Checkboxes for prior research
Describe the bug
GetObjectCommand can hang forever while reading the response body when the underlying TCP connection drops or stalls mid-transfer, with no error and no timeout to break the deadlock.
The failure is invisible to every safety mechanism the SDK offers:
client.send() resolves successfully as soon as the response headers arrive (HTTP 200). From the SDK's point of view the operation has already succeeded, so the failure happens entirely in the body-streaming phase that follows.
- The returned
Body — a ChecksumStream when the object carries a checksum, which is the default for newly-uploaded objects — never emits end or error when the underlying socket is destroyed or goes silent mid-body. The teardown is swallowed by the wrapper, so the consumer waits forever.
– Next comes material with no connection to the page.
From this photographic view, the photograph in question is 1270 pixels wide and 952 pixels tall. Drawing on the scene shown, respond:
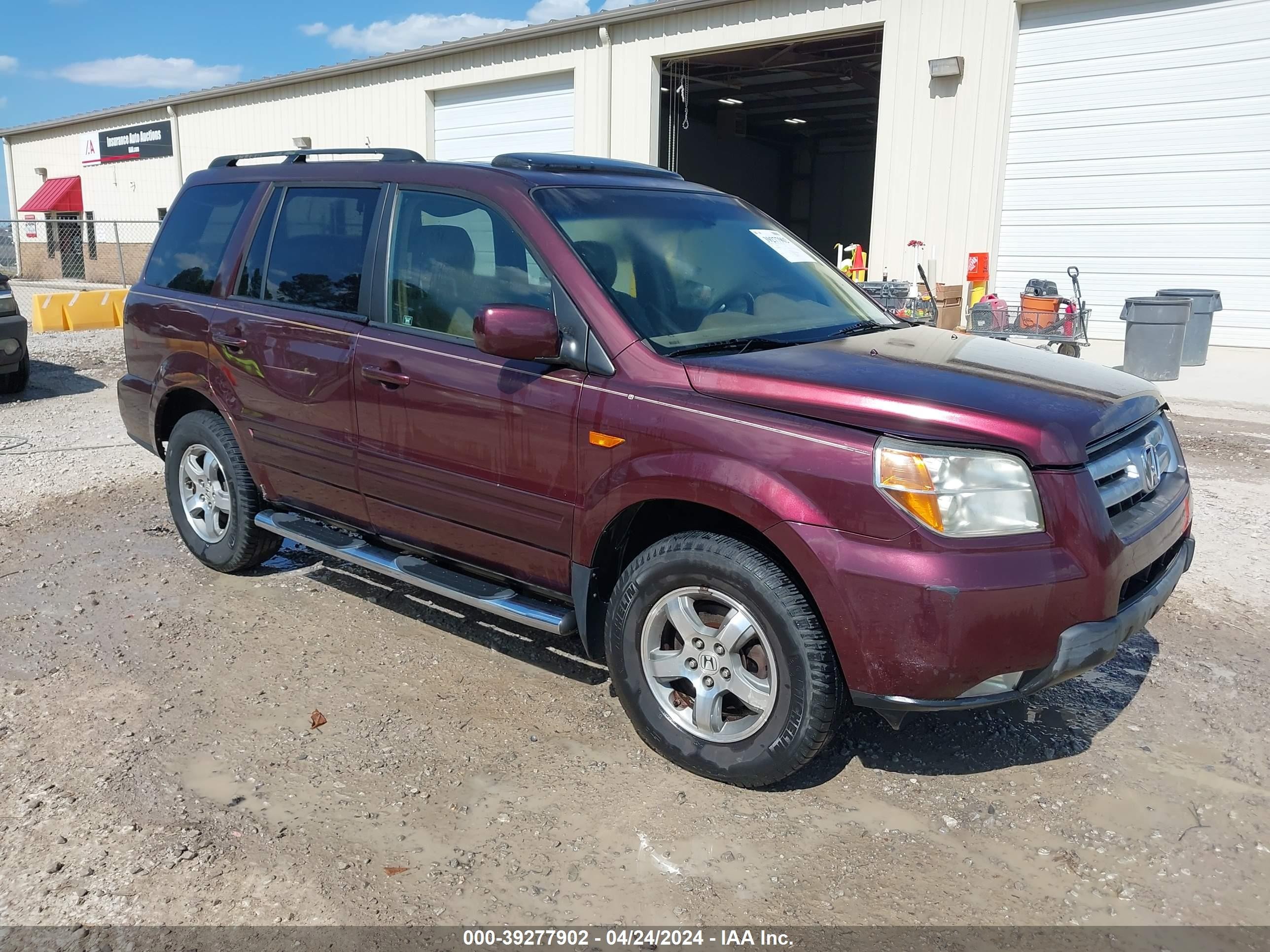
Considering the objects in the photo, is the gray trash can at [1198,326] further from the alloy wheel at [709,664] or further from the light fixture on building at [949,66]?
the alloy wheel at [709,664]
- This affects every way of reading the body: the SDK's own
Body.transformToString(), Node's stream/consumers (text()/json()), and manual data/error/end collectors all hang identically.
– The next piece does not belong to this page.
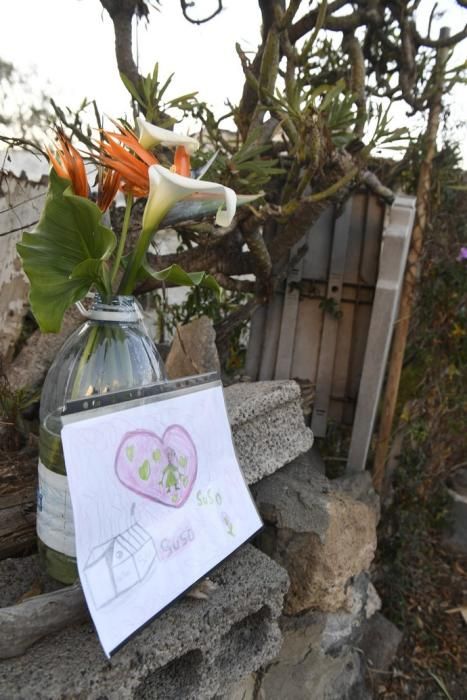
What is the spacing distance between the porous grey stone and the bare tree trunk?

- Built-in retries don't help. Because
send() already succeeded, the retry strategy is complete by the time the body stalls — with maxAttempts: 5 the server receives exactly one request and the read still hangs.
requestTimeout doesn't help either — it only bounds the request up to the response headers, not the body transfer.
The net effect is a silent, unrecoverable deadlock: a process that has received a partial object body sits idle indefinitely (we observed 7+ hours, 0% CPU, no open socket, no exception) with no way to detect or recover without killing it. Any caller streaming object bodies over a connection that can be dropped mid-flight (NAT idle eviction, load-balancer reset, transient network blip, half-open peer) is exposed.
Regression Issue
SDK version number
@aws-sdk/client-s3: 3.1038.0, @smithy/node-http-handler 4.7.8
Which JavaScript Runtime is this issue in?
Node.js
Details of the browser/Node.js/ReactNative version
v24.12.0
Reproduction Steps
The bug is a stalled/dropped TCP connection after the response headers are received but before the body finishes. The script below reproduces it deterministically with a local mock endpoint — no AWS credentials or real bucket required.
npm install @aws-sdk/client-s3
node repro.mjs
// repro.mjs
import http from 'node:http';
import { S3Client, GetObjectCommand } from '@aws-sdk/client-s3';
// Mock S3 endpoint: returns 200 + a checksum header (so the SDK wraps Body in a
// validating ChecksumStream), sends 44 KB of a 500 KB-declared body, then drops
// the socket mid-transfer — i.e. a connection killed in flight (NAT eviction,
// LB idle reset, transient network blip).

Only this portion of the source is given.